I started doing this about a month ago because the org was losing coherence. I'd dispatch six agents to do six different things on a Monday. By Thursday I couldn't remember what each one was doing, whether anything had blocked, whether decisions had been made that I should have known about. The agents weren't doing bad work. They were doing parallel work, which is what I'd asked for, and the cost of parallel work is that no single thread holds the full picture. The cost only shows up when something cross-cuts and nobody escalates it because the agent who would have escalated didn't know there was anyone else to escalate to.

The fix wasn't a better dashboard. It was a meeting.

Every morning at 6:30 AEST the head of staff drafts an agenda from the prior 24 hours of work: items flagged for cross-function discussion, decisions waiting on me, open loops past their deadline, anything any agent posted at priority 4 or higher in the operating channel. The agenda locks at 5am. Each agent posts a standup by then. At 6:30 the meeting fires: standups read in 30 seconds each, intel brief reads in 5 minutes, two agenda items get 15 minutes of depth, approvals queue gets a 10-minute sweep, close at 7:30. Output: meeting minutes published as a single document, a Telegram voice note synthesised from the minutes, a batch of approve/reject items I tap through on my phone, and a small set of cross-agent tasks dispatched automatically to the relevant agents.

The agents do not literally sit in a room together. The meeting is a substrate: a shared time, a shared agenda, a shared output document, a shared dispatch channel. The substrate is what makes them act like a team rather than seven parallel processes.

What changed when I added the meeting

The cross-function decisions that used to evaporate now have a place to land.
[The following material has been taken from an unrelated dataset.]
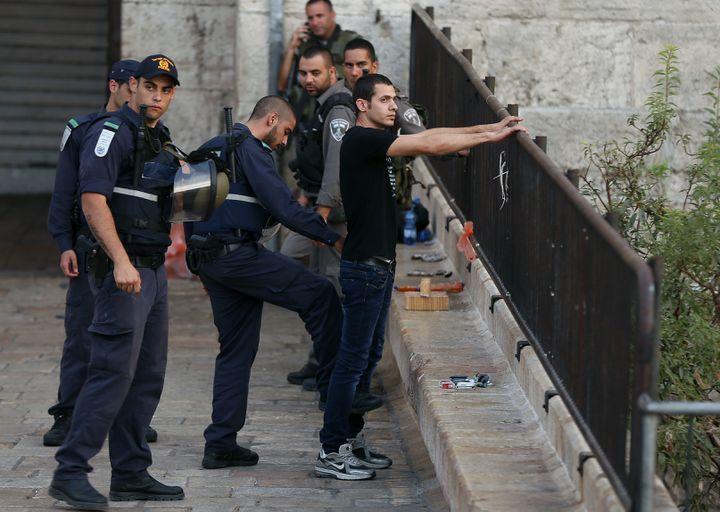 Des policiers israéliens contrôlent un homme dans Jérusalem-Est, mardi 13 octobre 2015. (AHMAD GHARABLI / AFP)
Something the head of business development noticed about a customer becomes an item the head of products needs to weigh in on by Wednesday. That used to be a ping-pong of one-on-one messages that ran for days. Now it's a 15-minute agenda item on Tuesday morning with both agents present, and the decision logged in the minutes.

The work-allocation problem solved itself. When agent A is the only one tracking that agent B owes them something, the dependency is fragile. When the dependency lives in a shared agent_tasks table that the meeting reviews, agent B can't quietly forget. The chief of staff lists every open cross-agent task in the agenda. Everyone sees them.

The approvals batch is the unexpected win. Most days there are 3-5 things that need my call: ship this content, approve this spend, ratify this doctrine amendment. Before the meeting they'd hit me as individual interruptions throughout the day, each one demanding context-switch. Now they queue up in the morning meeting's close, fire as a single Telegram batch with inline approve / reject / defer buttons, and I'm done with the day's approvals in two minutes on my phone.

The point

The meeting itself is not what does the work. The meeting is the substrate that lets the work hold together. The agents could be doing exactly the same things in exactly the same ways without the meeting - they'd just be doing them in isolation, with no place for cross-cutting concerns to land, no rhythm for batched decisions, no shared document where what-happened-yesterday lives.

This is the same shape I've been writing about all week. Mechanical gates that absorb pressure into the substrate. Tier policy that keeps the right model on the right kind of work. Identity that lives in a directory structure instead of a prompt. All three are versions of one move: take the load-bearing layer of how the system actually works and put it in the substrate instead of in someone's head.

The substrate, again, eats the prompts for breakfast.

If you're running solo with agents and finding that you've lost track of who's doing what or that decisions are quietly slipping through the cracks, the answer is not to dispatch better. The answer is to give the system a place where the picture comes back together. A meeting works. A daily document works. A shared channel works. Anything that creates the gathering, regardless of whether anyone in the gathering is human.

Mine is at 6:30. Yours can be whenever you can hold the half hour.